“Oh! I'm so glad you've come,” she said. “Now you can help me with these troublesome dolls.”
“What's the matter with them?”
“Why, we've just heard that Aunt Julia and Fanny are coming to tea this evening, and of course I want the dolls to look decent. I wouldn't have Fanny see them in their everyday clothes for anything; and they don't seem to have enough good clothes to go around.”
“Let's see what they've got,” said Marty, plunging into business with her usual energy.
“Well,” said Edith, “Queenie has her new white Swiss, so she's all right, and she can have Virginia's surah sash. Louisa Alcott can wear her black silk skirt and borrow Queenie's blue cashmere waist. But Harriet has nothing fit for an evening.”
“Let her wear the sailor suit she came in, and say she's just home from the seaside,” suggested Marty, after a moment's meditation.

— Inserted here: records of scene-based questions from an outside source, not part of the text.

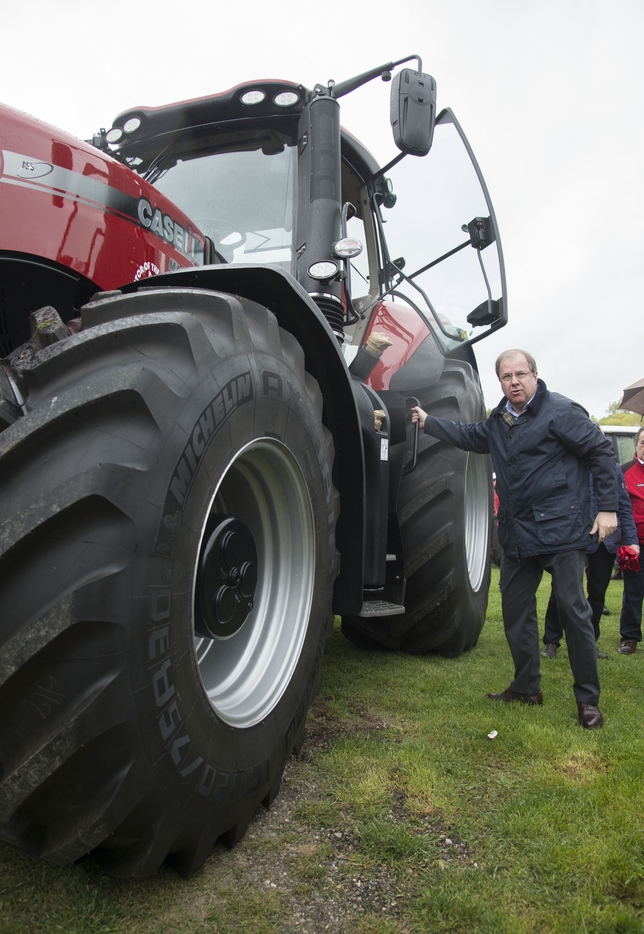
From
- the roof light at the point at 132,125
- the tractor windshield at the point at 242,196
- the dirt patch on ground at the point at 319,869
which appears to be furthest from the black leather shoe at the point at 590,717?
the roof light at the point at 132,125

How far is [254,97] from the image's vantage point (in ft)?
9.95

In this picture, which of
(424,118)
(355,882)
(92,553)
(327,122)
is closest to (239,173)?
(327,122)

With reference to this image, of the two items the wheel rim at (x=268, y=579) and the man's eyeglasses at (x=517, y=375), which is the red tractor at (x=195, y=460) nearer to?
the wheel rim at (x=268, y=579)

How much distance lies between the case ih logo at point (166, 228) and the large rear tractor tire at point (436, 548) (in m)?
1.59

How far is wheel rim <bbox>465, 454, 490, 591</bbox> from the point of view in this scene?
4207mm

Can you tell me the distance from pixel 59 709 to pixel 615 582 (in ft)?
30.4

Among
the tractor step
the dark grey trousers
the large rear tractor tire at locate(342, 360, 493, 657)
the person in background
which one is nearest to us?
the tractor step

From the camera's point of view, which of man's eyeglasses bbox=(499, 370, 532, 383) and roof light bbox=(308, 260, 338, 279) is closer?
roof light bbox=(308, 260, 338, 279)

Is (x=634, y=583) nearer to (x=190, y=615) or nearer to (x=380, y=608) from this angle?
(x=380, y=608)

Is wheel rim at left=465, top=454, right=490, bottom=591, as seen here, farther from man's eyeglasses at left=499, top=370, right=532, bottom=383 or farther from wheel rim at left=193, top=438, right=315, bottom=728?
wheel rim at left=193, top=438, right=315, bottom=728

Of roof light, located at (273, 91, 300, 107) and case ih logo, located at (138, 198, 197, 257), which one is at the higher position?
roof light, located at (273, 91, 300, 107)

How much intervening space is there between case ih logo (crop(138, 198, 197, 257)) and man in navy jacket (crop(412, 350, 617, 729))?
1.52 metres

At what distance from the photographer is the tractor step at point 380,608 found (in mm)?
2844

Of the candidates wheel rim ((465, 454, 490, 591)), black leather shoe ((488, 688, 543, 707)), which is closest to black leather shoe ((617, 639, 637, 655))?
wheel rim ((465, 454, 490, 591))
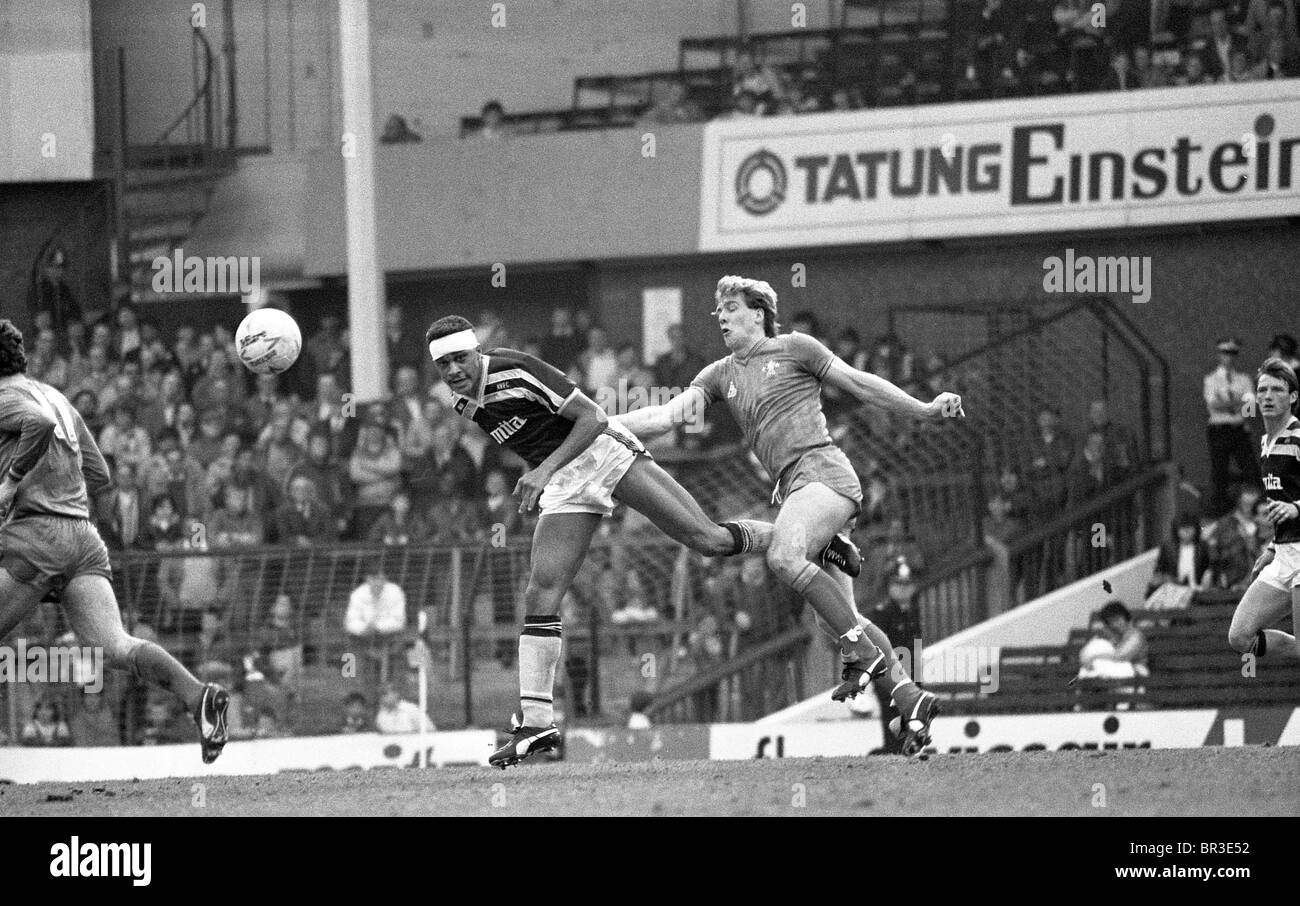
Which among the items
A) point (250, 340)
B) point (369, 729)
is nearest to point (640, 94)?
point (369, 729)

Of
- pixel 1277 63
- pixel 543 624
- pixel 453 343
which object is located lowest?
pixel 543 624

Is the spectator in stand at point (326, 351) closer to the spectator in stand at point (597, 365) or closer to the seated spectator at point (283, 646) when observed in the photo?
the spectator in stand at point (597, 365)

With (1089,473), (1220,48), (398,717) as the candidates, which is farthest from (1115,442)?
(398,717)

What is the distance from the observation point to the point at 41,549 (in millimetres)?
10531

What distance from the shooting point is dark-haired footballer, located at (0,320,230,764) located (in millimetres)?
10430

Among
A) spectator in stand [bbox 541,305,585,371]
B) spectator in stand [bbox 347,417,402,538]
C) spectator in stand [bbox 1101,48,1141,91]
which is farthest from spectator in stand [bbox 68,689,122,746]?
spectator in stand [bbox 1101,48,1141,91]

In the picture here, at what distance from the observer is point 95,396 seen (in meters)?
22.7

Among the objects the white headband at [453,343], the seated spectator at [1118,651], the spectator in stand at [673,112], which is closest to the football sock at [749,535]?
the white headband at [453,343]

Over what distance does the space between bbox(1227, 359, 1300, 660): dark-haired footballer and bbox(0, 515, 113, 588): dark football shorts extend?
621 cm

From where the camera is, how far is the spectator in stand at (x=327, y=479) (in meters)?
20.6

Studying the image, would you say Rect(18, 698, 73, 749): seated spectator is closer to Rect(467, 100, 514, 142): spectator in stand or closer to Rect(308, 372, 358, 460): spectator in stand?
Rect(308, 372, 358, 460): spectator in stand

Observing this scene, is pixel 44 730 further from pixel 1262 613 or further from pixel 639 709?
pixel 1262 613

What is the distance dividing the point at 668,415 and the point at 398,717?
749cm
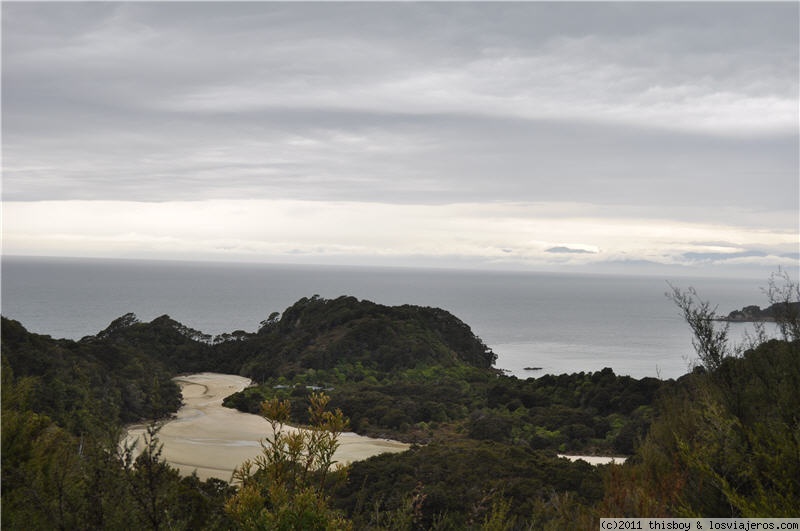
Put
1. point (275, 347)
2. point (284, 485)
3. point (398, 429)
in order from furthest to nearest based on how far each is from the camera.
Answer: point (275, 347)
point (398, 429)
point (284, 485)

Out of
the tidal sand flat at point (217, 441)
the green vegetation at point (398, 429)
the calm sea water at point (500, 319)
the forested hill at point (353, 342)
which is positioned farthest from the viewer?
the calm sea water at point (500, 319)

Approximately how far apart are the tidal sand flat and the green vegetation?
821mm

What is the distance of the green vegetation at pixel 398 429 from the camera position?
4.40m

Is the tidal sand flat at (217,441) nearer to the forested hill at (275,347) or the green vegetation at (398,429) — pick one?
the green vegetation at (398,429)

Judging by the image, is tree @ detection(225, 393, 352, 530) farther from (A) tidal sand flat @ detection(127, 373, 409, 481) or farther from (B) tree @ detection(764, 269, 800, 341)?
(A) tidal sand flat @ detection(127, 373, 409, 481)

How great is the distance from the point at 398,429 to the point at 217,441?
641 cm

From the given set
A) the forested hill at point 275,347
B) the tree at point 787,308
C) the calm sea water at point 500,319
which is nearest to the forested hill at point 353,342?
the forested hill at point 275,347

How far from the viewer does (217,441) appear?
1928cm

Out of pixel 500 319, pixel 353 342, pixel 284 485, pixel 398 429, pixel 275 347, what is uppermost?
pixel 284 485

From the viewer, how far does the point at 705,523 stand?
5.53 meters

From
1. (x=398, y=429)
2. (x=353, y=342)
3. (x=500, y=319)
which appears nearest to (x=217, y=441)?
(x=398, y=429)

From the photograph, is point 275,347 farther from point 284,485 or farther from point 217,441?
point 284,485

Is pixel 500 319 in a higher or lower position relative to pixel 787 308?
lower

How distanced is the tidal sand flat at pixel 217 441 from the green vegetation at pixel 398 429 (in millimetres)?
821
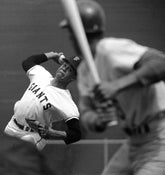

“Yes, that will do,” replied Edith. “But what about Virginia? Her white dress is soiled, her red gauze is badly torn, and she can't borrow from the others because she's so much larger. To be sure she has this pale blue tea-gown I made myself. Do you think it would be good enough?” and she held it up doubtfully.
“No,” said Marty candidly, “I don't think it would. It isn't made very well. It's kind of baggy. Hasn't she anything else?”
“Nothing but a brown woollen walking dress and a Mother Hubbard wrapper.”
“Neither of those will do,” Marty decided.